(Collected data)
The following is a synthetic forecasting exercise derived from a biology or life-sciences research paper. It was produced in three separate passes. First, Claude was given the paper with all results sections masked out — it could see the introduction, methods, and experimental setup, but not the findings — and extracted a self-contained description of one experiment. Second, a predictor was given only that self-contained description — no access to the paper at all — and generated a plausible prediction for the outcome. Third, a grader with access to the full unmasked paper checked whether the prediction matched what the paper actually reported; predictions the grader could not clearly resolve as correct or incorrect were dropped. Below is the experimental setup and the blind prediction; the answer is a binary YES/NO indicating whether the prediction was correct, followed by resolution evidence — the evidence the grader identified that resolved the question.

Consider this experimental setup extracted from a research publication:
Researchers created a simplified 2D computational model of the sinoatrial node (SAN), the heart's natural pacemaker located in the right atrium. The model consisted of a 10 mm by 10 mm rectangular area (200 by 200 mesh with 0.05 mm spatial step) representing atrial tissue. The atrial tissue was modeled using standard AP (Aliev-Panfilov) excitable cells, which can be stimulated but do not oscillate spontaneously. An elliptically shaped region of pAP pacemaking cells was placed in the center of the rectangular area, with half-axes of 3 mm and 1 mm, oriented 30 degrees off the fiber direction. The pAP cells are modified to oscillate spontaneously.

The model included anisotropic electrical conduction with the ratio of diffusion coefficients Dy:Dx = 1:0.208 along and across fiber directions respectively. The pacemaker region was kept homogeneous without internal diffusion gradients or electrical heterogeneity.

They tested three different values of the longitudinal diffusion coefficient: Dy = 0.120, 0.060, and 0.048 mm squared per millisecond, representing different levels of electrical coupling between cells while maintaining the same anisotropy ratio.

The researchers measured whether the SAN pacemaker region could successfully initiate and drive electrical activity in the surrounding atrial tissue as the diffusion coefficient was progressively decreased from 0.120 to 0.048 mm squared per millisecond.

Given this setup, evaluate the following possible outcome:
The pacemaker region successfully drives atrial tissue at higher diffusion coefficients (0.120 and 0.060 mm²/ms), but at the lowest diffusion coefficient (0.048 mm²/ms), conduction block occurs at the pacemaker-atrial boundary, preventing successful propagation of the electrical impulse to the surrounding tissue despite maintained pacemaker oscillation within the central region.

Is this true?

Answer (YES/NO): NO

--

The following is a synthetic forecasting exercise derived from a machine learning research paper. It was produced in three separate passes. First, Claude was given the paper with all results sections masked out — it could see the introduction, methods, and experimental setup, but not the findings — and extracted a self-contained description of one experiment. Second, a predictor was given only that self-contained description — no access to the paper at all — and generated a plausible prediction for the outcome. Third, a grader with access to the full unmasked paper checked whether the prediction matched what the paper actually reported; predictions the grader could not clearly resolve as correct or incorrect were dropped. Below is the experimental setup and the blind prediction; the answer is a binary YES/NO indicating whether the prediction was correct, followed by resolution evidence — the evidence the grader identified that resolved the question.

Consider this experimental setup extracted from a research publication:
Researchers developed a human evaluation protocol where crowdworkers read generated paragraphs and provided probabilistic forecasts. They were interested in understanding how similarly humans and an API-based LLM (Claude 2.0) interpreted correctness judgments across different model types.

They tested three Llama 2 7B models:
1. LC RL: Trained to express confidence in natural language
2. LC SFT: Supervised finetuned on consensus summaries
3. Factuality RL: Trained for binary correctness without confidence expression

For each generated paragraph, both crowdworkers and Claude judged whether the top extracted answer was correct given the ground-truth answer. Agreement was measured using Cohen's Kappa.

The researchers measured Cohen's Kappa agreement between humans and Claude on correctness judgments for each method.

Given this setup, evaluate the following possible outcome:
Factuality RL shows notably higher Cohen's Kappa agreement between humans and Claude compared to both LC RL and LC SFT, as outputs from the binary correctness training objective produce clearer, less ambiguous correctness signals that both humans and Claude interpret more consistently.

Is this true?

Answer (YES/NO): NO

▶ _REQUIRED ACTION_:
Your answer must consist solely of the lines above between the line holding "For each generated" and the line holding "The researchers measured Cohen's", inclusive, copied exactly.

▶ _TASK OUTPUT_:
For each generated paragraph, both crowdworkers and Claude judged whether the top extracted answer was correct given the ground-truth answer. Agreement was measured using Cohen's Kappa.

The researchers measured Cohen's Kappa agreement between humans and Claude on correctness judgments for each method.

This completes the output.